[Stored items]
____________________
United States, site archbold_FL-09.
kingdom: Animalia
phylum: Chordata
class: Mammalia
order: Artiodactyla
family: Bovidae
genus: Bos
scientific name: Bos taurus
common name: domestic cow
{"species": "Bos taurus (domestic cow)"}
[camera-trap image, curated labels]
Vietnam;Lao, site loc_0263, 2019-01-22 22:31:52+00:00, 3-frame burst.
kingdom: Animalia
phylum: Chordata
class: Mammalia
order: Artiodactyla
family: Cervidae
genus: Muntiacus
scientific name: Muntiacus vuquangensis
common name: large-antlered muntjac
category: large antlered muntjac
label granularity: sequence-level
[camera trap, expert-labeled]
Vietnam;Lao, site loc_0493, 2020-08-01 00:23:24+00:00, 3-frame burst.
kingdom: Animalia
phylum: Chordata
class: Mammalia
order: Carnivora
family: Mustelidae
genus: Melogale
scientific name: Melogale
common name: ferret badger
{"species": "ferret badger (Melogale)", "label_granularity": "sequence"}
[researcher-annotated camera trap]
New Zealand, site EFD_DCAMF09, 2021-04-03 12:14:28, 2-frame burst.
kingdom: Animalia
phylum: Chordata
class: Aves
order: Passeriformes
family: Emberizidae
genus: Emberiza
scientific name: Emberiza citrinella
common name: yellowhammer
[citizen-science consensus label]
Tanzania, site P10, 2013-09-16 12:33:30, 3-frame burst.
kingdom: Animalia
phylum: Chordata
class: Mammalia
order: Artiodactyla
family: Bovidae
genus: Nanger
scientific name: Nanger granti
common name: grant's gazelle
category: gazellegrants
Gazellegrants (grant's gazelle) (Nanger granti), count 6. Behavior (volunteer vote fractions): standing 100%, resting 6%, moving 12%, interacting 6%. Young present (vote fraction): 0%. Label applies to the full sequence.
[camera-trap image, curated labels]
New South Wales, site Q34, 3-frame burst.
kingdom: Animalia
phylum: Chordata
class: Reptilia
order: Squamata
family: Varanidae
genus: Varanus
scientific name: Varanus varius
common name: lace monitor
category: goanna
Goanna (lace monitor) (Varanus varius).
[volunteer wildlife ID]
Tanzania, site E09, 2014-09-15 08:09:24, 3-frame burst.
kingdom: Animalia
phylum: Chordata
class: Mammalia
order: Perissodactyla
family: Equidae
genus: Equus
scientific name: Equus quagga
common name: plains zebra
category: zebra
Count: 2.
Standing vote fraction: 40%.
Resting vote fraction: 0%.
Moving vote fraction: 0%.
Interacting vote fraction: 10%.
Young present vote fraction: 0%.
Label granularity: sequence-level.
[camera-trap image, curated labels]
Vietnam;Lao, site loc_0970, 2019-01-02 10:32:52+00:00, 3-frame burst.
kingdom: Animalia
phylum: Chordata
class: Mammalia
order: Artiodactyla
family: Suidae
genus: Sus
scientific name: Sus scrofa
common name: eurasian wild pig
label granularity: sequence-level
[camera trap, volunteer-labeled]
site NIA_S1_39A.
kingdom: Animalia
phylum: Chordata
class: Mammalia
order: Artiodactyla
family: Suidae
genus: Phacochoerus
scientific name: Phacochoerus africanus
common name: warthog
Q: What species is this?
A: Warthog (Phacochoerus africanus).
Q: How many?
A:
____________________
## PROBLEM DETAILS
Of the lines above, output exactly those from the line bearing "Tanzania, site P10, 2013-09-16" through the line bearing "category: zebra", inclusive.

## FINISHED TASK
Tanzania, site P10, 2013-09-16 12:33:30, 3-frame burst.
kingdom: Animalia
phylum: Chordata
class: Mammalia
order: Artiodactyla
family: Bovidae
genus: Nanger
scientific name: Nanger granti
common name: grant's gazelle
category: gazellegrants
Gazellegrants (grant's gazelle) (Nanger granti), count 6. Behavior (volunteer vote fractions): standing 100%, resting 6%, moving 12%, interacting 6%. Young present (vote fraction): 0%. Label applies to the full sequence.
[camera-trap image, curated labels]
New South Wales, site Q34, 3-frame burst.
kingdom: Animalia
phylum: Chordata
class: Reptilia
order: Squamata
family: Varanidae
genus: Varanus
scientific name: Varanus varius
common name: lace monitor
category: goanna
Goanna (lace monitor) (Varanus varius).
[volunteer wildlife ID]
Tanzania, site E09, 2014-09-15 08:09:24, 3-frame burst.
kingdom: Animalia
phylum: Chordata
class: Mammalia
order: Perissodactyla
family: Equidae
genus: Equus
scientific name: Equus quagga
common name: plains zebra
category: zebra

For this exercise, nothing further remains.